After an exceedingly long trip, I finally made it to my destination near Borculo this morning. I left Boise Monday afternoon at 2:30pm and flew 2 and 1/2 hours to Minneapolis. From there, I took a direct flight to Amsterdam, which was rerouted to New York City over Greenland after some mechanical problems with the plane. There was some sort of generator problem on the Airbus and we only had 2 engines. We landed in NYC at 4am on Tuesday, then I had to sit in the airport and wait for the new flight, which left at 4:30pm that afternoon. Thankfully that flight went smoothly, and we arrived in Amsterdam this morning at 6am.
From there I rented a car, and drove to the hotel, which was about 1 and 1/2 hours from the airport. That was a bit of a rough drive, since I was sleep deprived from the last couple days, driving a manual (which I very rarely drive), and in a country I haven't traveled in for several years. I had no trouble finding my destination however, thanks to all my preplanning and my helpful GPS.

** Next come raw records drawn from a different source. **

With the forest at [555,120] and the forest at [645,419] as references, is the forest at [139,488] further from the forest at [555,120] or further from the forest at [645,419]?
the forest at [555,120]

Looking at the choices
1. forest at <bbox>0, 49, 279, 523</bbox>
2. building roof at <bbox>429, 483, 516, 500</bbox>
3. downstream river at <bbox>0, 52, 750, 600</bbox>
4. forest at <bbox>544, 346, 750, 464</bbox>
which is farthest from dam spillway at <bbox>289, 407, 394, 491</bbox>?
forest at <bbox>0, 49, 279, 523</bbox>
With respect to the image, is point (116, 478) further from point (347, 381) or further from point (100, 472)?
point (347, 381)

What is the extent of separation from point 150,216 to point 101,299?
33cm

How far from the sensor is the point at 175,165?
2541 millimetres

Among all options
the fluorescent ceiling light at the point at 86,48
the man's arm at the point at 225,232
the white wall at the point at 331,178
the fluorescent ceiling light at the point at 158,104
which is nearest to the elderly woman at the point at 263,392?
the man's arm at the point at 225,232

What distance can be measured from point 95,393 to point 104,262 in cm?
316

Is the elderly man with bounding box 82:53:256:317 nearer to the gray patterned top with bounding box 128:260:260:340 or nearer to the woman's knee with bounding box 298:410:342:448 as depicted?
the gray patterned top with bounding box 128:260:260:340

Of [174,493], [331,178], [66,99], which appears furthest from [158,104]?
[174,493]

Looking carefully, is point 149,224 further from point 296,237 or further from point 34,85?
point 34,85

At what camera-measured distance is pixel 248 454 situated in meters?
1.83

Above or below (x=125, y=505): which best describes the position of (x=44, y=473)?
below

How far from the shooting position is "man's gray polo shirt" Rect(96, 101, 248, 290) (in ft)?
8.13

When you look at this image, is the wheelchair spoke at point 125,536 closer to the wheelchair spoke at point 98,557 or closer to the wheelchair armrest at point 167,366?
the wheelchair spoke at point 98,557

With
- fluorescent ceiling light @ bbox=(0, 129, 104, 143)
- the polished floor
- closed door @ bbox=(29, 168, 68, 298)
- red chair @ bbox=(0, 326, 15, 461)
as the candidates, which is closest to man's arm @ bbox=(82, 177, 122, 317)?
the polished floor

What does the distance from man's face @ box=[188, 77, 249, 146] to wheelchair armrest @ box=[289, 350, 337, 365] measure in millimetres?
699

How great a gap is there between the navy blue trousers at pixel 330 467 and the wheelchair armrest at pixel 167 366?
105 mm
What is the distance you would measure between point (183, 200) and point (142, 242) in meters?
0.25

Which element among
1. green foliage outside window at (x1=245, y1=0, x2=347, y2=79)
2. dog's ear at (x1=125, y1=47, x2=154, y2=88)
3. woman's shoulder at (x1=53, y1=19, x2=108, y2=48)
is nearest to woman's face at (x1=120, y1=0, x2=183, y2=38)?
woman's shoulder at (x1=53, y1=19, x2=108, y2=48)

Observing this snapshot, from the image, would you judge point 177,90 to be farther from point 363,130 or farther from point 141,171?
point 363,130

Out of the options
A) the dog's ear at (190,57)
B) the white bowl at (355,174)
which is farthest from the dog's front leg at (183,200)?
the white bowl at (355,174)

I had forgotten how old Europe really is. For some reason this trip I more aware of the weight of history in this area, it is much more palpable to me this trip that it has been in the past. Amidst very modern automobiles and other technologies, you can drive by old churches that are probably hundreds of years old (some possibly older). I didn't get to do much sightseeing today, mostly because I am totally exhausted and having a hard time focusing on much at all, but I will definitely try to do some more after the auction tomorrow.
Today I met Dutch breeder Emmy de Jeu, who has had several horses with Edward Gal, including Sisther de Jeu. She showed me a local farm that specializes in raising young horses in case I decide to buy a foal and keep it here for a period of time to grow up. It was interesting how they raise them, they have large "stalls" (more like indoor paddocks) that house 5-10 babies all of the same age. They are fed much like cattle here in the United States, with the medal gates the horses can poke their heads through to eat hay, and the hay in put in a long heap out in front of the stall. In the winter they go outside for a short period of time in sand paddocks, and in the summer they go out on pasture. The weather in the winter is kind of nasty, and I think mostly they get a lot of rain and moisture so the horses don't stay out long.
As yearlings they are split by gender, so as an example they had a large group of yearling mares and a large group of yearling colts. The owner also foals out mares, and had a pasture full of about 10 mare/foal combinations. The babies grow up there and then move on to a training facility or sales or whatever when they are late 2 and 1/2 year olds. Some of the better colts are prepared for the stallion licensing which will take place this fall.
I did take a short nap in the late afternoon and then had dinner with some of the guests and committee members from the auction. Dutch people (at least this group) are a jovial and talkative bunch, and they were very interested to hear about me and my story.
Tomorrow is the auction. The foals will all arrive at the facility early in the morning, between 7:30 and 8:30, and I was advised to get there early to get extra time to see them arrive and see them in the stable (sage advice!). The foals are presented to everyone at 10am (which will likely take several hours, since there are 75 to go through), but the auction itself doesn't start until the early afternoon. I have a general idea of which foals I particularly like, what my budget is like, how much I would be willing to spend on certain horses, etc. I will nail that down tomorrow morning after I see them in person.